Bu iki ruh halinin aynı insanda bulunması ne kadar mümkün? Ama aynı insanda değil de bu ülkede yaşayan insanların bir kısmında fetih ruhu bir kısmında beka kaygısı olabilir.
Diyeceksiniz ki ebedilik, devamlılık anlamındaki beka kelimesi nasıl olur da kaygı olabilir? Unutmayalım ki olumlu anlama sahip olan bu kelime aynı anda içinde zıddını da barındırır. Yani siz bekadan, baki olmaktan bahsediyorsanız yıkılıp yok olma ihtimalinin de söz konusu olduğunu akla getirir.
Sonra, yıkılıp yok olmanın birinci aşaması olarak da bölünüp parçalanma gündeme gelir. Yani bir yanda fetih ruhuyla birlikte beka, öbür yanda bölünme korkusu.
Dikkat ederseniz bizim ülkemizde bu iki duygu da yaşanmaktadır.
Yıkılmak, zevale ermek bireyler için geçerli olduğu gibi ülkeler için, medeniyetler için de geçerlidir.
İstanbul’un fethini idrak ettiğimiz şu günde bunlardan ağırlıklı olarak hangi ruhu taşıdığımıza dikkat etmeliyiz.
Eğer dışımızdaki mağdurları, mazlumları, kanları ve alın terleri sömürülenleri düşünüyorsak, onların dertlerini kendimize dert ediniyorsak müjdeler olsun bizlerde fetih ruhu vardır.

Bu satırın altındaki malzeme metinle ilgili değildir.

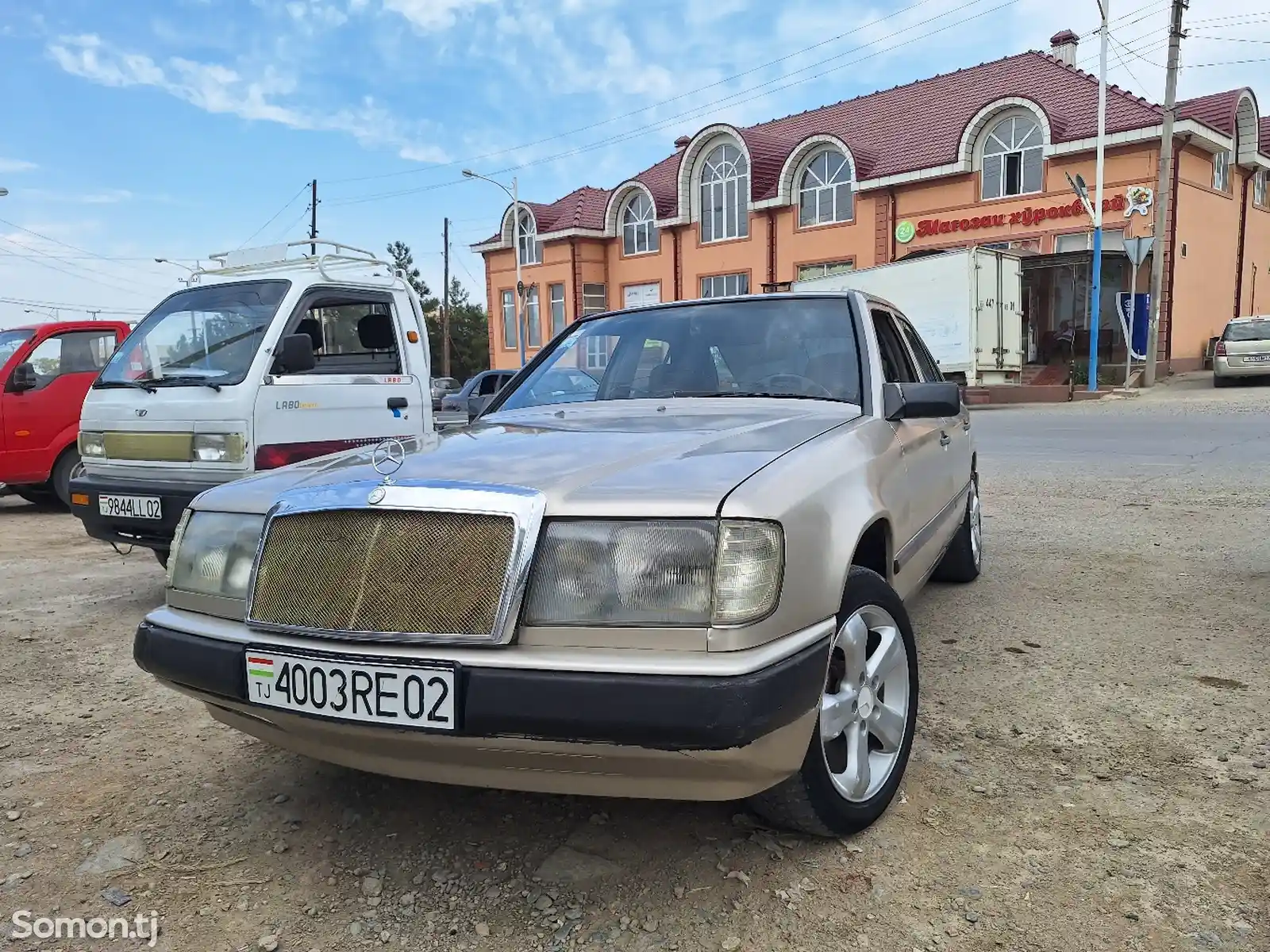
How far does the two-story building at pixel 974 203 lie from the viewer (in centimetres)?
2302

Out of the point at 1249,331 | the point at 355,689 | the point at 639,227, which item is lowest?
the point at 355,689

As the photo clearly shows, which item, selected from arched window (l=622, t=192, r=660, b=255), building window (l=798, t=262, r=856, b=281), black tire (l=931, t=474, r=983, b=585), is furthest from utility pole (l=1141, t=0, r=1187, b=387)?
black tire (l=931, t=474, r=983, b=585)

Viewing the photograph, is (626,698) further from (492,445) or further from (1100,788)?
(1100,788)

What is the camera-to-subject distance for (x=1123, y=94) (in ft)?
77.7

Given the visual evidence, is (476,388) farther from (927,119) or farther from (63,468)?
(927,119)

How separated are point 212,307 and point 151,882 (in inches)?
170

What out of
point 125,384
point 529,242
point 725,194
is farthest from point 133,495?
point 529,242

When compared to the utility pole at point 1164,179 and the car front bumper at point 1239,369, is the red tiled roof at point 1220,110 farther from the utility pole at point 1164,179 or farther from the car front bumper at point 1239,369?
the car front bumper at point 1239,369

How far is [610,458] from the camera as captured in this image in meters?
2.44

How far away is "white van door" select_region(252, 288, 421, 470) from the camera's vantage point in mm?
5312

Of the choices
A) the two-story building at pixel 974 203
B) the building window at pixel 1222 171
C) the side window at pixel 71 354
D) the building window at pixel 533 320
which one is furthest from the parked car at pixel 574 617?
the building window at pixel 533 320

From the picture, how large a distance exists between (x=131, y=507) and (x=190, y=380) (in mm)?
804

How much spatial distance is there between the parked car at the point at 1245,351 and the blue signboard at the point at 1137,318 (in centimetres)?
220

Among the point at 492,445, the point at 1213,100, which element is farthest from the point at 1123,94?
the point at 492,445
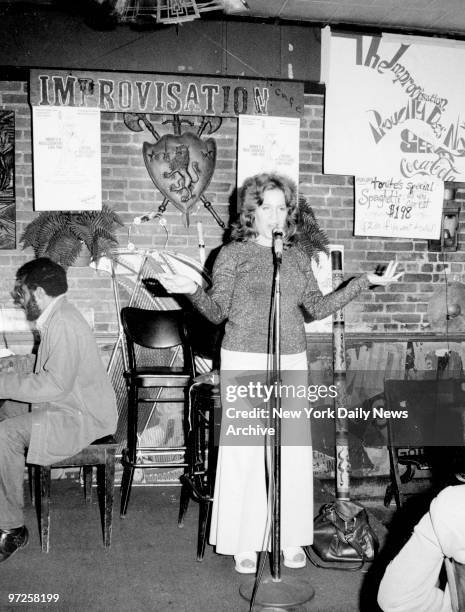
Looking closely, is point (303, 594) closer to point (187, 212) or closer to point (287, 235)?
point (287, 235)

Yok eğer; yarın ne yapacağız ne yiyeceğiz ne içeceğiz, halimiz ne olacak düşüncelerine gömülmüşsek iyi bilelim ki bizim bir beka sorunumuz vardır. Allah korusun artık bölünmeyi de bekleyebilirsiniz, tarih sahnesinden silinip gitmeyi de.

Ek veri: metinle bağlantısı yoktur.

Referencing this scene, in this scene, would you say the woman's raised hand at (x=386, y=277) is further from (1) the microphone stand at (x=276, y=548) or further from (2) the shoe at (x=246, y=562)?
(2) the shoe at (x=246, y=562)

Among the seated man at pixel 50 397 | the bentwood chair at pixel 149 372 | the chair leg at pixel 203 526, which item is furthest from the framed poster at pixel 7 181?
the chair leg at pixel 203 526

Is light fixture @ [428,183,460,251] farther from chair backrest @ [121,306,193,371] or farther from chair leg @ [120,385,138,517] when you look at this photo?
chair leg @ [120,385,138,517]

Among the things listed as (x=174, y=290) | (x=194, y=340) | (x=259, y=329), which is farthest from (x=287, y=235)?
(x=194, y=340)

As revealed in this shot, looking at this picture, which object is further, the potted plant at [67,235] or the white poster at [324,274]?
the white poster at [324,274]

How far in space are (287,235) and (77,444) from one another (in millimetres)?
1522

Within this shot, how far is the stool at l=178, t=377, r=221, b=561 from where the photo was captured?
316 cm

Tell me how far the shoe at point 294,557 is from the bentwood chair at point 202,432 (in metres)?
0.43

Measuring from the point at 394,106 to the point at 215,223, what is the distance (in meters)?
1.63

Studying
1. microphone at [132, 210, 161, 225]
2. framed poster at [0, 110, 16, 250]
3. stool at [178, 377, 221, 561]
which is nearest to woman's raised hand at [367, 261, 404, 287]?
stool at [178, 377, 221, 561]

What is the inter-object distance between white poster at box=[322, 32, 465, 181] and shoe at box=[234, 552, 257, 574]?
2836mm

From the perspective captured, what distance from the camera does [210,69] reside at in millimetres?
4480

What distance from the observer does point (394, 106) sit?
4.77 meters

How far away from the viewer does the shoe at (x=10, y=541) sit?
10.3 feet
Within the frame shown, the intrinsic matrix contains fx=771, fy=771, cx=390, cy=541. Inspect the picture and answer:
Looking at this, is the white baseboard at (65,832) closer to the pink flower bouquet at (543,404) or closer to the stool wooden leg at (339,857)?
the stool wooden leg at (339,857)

Seçimin neticelerinden de bu anlamda bir şeyler çıkarabilirsiniz.
Acı olan nedir biliyor musunuz? Dünyada ve özellikle yakın çevremizde mazlumlar gözünü bize çevirip bizden bir şeyler beklediği bir günde bizim beka sorunu yaşamamız, bölünme sendromu yaşamamızdır.
Önceki gün Diyarbakır’ın fethi bugün İstanbul’un fethini bu anlamda düşünüp değerlendirmemiz ne güzel olur.
Mübarek olsun koca İstanbul’umuzun fethi, ruhları şâd olsun fetheden Kumandanın da o Kumandanın ordusunun da.